> **Text to read**
[START]
BIA/Kelsey

BIA/Kelsey: Online/digital powers local revenue growth

Tuesday, November 19, 2013 - 12:00pm

BIA/Kelsey today released its Annual U.S. Local Media Forecast for the next four years, with data covering 2012-2017. In it, two pillars of local-media revenue growth are identified: digital, and mobile. Traditional revenue (such as over-the-air and print) are forecast to remain essentially flat.

The report’s top-line forecast is bullish. Local media revenue growth is predicted to pace at a compound annual growth rate (CAGR) of 2.8 percent. That forecast maps dollars to grow from $132.9-billion to $151.5-billion after four years. The growth is driven by an optimistic online/digital forecast, which sees that revenue segment growing at a CAGR clip of 13.8 percent. Traditional ad revenues will experience fractional growth during the period, with an annual growth rate of one-tenth of a percent.

At a quick glance, the report might seem uninspiring for radio, whose participation on the digital side rises from 0.4 percent to 0.5 percent. But Mark Fratrik, Chief Economist at BIA/Kelsey, refutes that as a gloss: “It’s a half percent of the total advertising marketplace. The total marketplace [will experience] about a $19B increase. Radio will have a higher percentage of a larger pie.”
[END]
> **Given problem**
Resume the article on the BIA/Kelsey local media revenue forecast, picking up after its last sentence.

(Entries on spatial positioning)
[START]
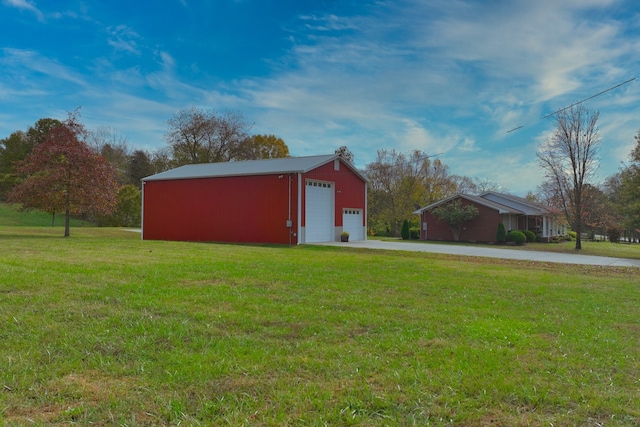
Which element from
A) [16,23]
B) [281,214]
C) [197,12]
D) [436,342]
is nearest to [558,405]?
[436,342]

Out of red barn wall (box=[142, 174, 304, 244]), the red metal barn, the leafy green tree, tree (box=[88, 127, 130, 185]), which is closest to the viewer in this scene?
the red metal barn

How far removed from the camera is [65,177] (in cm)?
1848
[END]
> **Reply to the task**
Doing the arithmetic, a slightly larger portion of a much bigger pie translates to substantial dollars. Radio’s ownership of the 2013 digital pie is worth approximately $532-million, and radio’s slightly increased share of the larger 2017 pie will be worth about $758-million. That dollar growth over the four-year period is 42 percent.

Talking to RAIN this morning, Fratrik emphasized the lumpiness of a radio industry which unevenly pursues digital-revenue opportunities.

“Some radio companies are much more aggressive than others at generating digital, online revenues. The increase of digital share is good news, [and] there are some broadcasters who are doing better than that. Any radio station has the potential to do better [than the forecast numbers]. Radio has assets that many other media companies covet. The local content, the local sales staff, and relationships with local advertisers.”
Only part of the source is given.